Possible kqueue related issue on STABLE/RC.

Wed Sep 25 21:06:22 UTC 2013

Konstantin Belousov wrote this message on Wed, Sep 25, 2013 at 22:40 +0300:
> On Wed, Sep 25, 2013 at 09:19:54AM -0700, John-Mark Gurney wrote:
> > Konstantin Belousov wrote this message on Wed, Sep 25, 2013 at 00:21 +0300:
> > > On Tue, Sep 24, 2013 at 10:45:17AM -0700, John-Mark Gurney wrote:
> > > > I'd like to understand why you think protecting these functions w/
> > > > the _DETACHED check is correct...  In kern_event.c, all calls to
> > > > f_detach are followed by knote_drop which will ensure that the knote
> > > > is removed and free, so no more f_event calls will be called on that
> > > > knote..
> > > 
> > > My current belief is that what happens is a glitch in the
> > > kqueue_register(). After a new knote is created and attached, the kq
> > > lock is dropped and then f_event() is called. If the vnode is reclaimed
> > > or possible freed meantime, f_event() seems to dereference freed memory,
> > > since kn_hook points to freed vnode.
> > 
> > Well, if that happens, then the vnode isn't properly clearing up the
> > knote before it gets reclaimed...  It is the vnode's responsibility to
> > make sure any knotes that are associated w/ it get cleaned up properly..
> See below.
> 
> > 
> > > The issue as I see it is that vnode lifecycle is detached from the knote
> > > lifecycle.  Might be, only the second patch, which acquires a hold reference
> > > on the vnode for each knote, is really needed.  But before going into any
> > > conclusions, I want to see the testing results.
> > 
> > The vnode lifecycle can't/shouldn't be detached from the knote lifecycle
> > since the knote contains a pointer to the vnode...  There is the function
> > knlist_clear that can be used to clean up knotes when the object goes
> > away..
> This is done from the vdropl() (null hold count) -> destroy_vpollinfo().
> But this is too late, IMO. vdropl() is only executing with the vnode
> interlock locked, and knote lock is vnode lock.  This way, you might
> get far enough into vdropl in other thread, while trying to operate on
> a vnode with zero hold count in some kqueue code path.
> 
> We do not drain the vnode lock holders when destroying vnode, because
> VFS interface require that anybody locking the vnode own a hold reference
> on it.  My short patch should fix exactly this issue, hopefully we will see.

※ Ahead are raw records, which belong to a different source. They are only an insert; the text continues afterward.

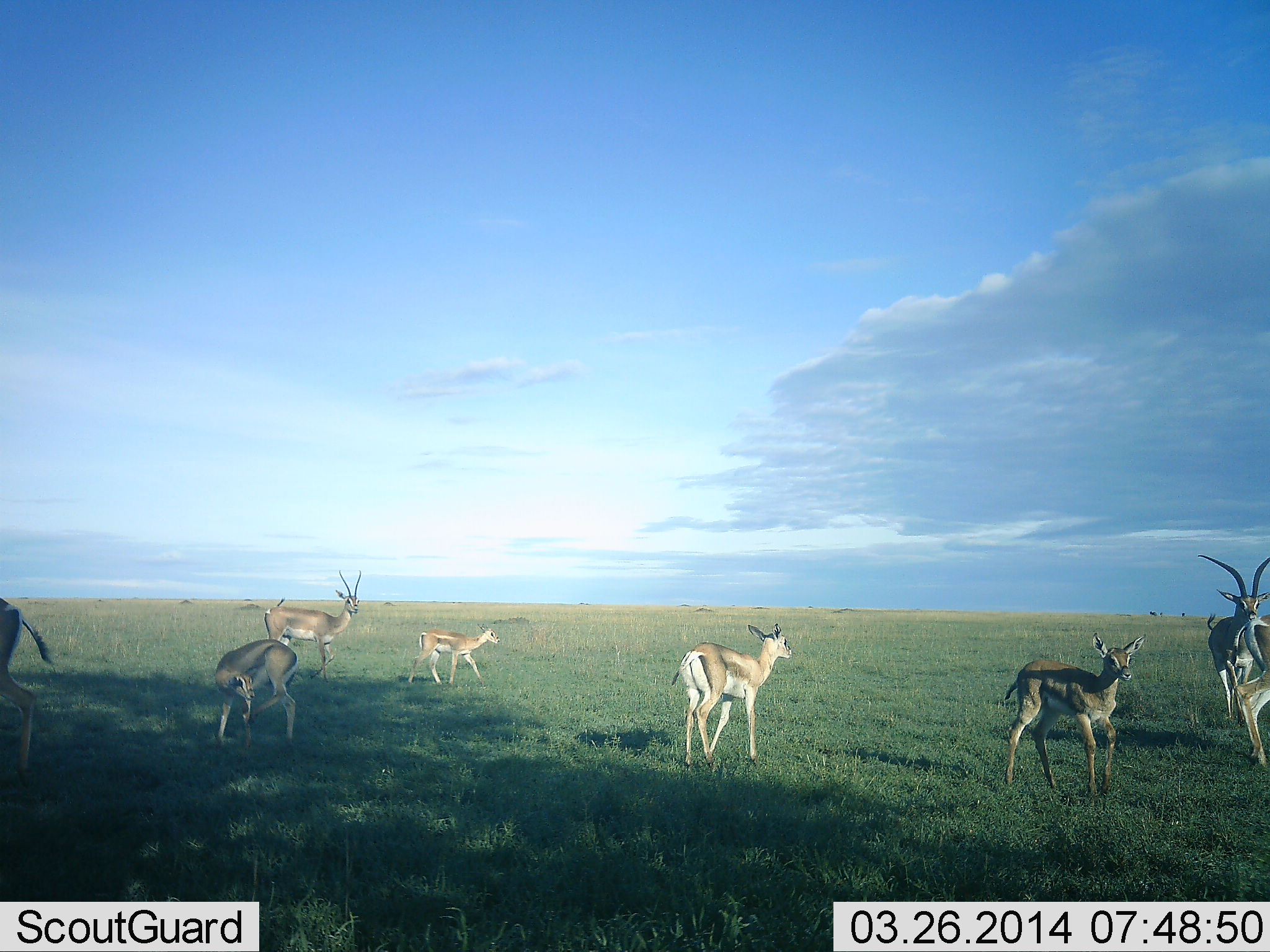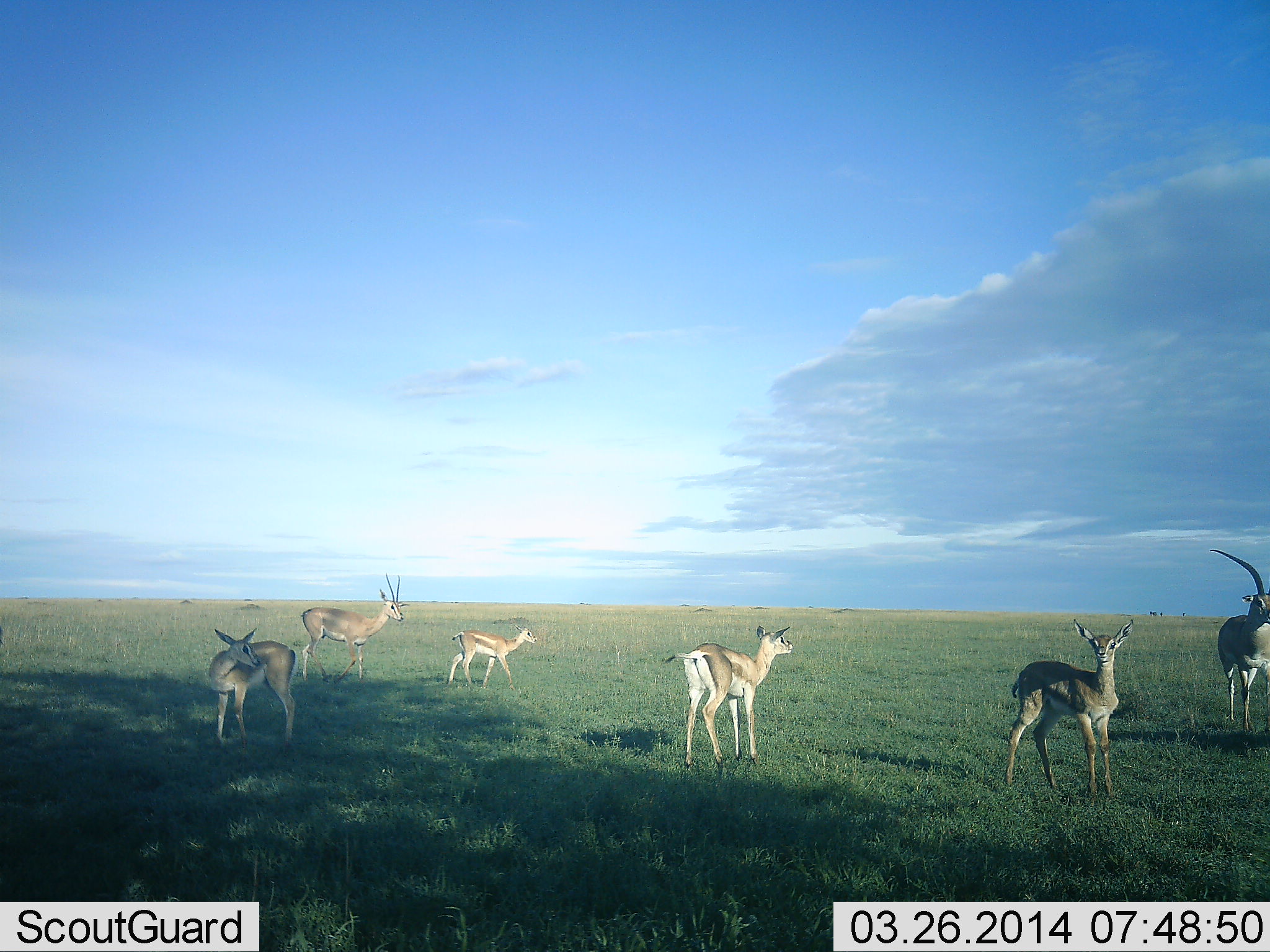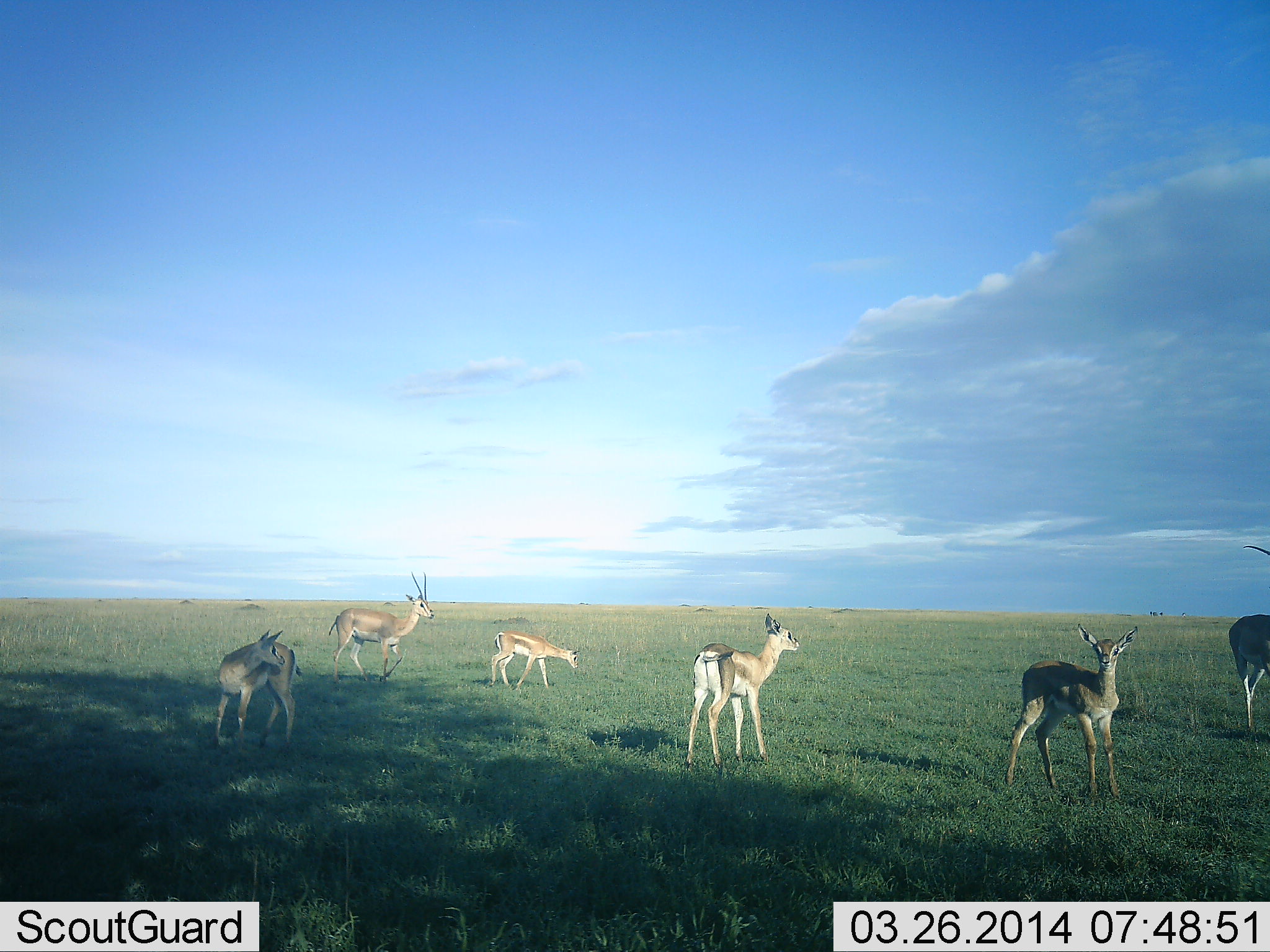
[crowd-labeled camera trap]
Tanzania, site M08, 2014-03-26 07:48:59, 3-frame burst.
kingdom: Animalia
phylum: Chordata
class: Mammalia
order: Artiodactyla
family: Bovidae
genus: Nanger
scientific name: Nanger granti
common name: grant's gazelle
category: gazellegrants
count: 7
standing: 82%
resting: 0%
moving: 55%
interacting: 0%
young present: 45%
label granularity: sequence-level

Which clearly wasn't happening before...  With the above, and rereading
your patch, I understand how this patch should fix the issue and bring
the life cycle of the two back into sync...

> > I was looking at the code, is there a good reason why you do
> > VI_LOCK/VI_UNLOCK to protect the knote fields instead of getting it in
> > the vfs_knllock/vfs_knlunlock functions?  Because kq code will modify
> > the knote fields w/ only running the vfs_knllock/vfs_knlunlock functions,
> > so either the VI_LOCK/VI_UNLOCK are unnecessary, or should be moved to
> > vfs_knllock/vfs_knlunlock...
> 
> vfs_knllock() is fine. The problematic case if the
> VOP_{PRE,POST}->VFS_KNOTE->VN_KNOTE->KNOTE calls from the VOPs. If you
> look at the vfs_knl_assert_locked(), you would note that the function
> only asserts that vnode is locked, not that it is locked exclusively.
> This is because some filesystems started require from VFS to do e.g.
> VOP_WRITE() with the vnode only shared-locked, and KNOTE() is called
> with shared-locked vnode lock.
> 
> The vfs_knllock() obtain the exclusive lock on the vnode, so kqueue
> callers are fine. Taking vnode interlock inside the filters provides
> enough exclusion for the VOP callers.

Ahh, ok, makes sense now..  Clearly I need to learn more about the
VFS/vnope system.. :)

Thanks for the explanations...

-- 
  John-Mark Gurney				Voice: +1 415 225 5579

     "All that I will do, has been done, All that I have, has not."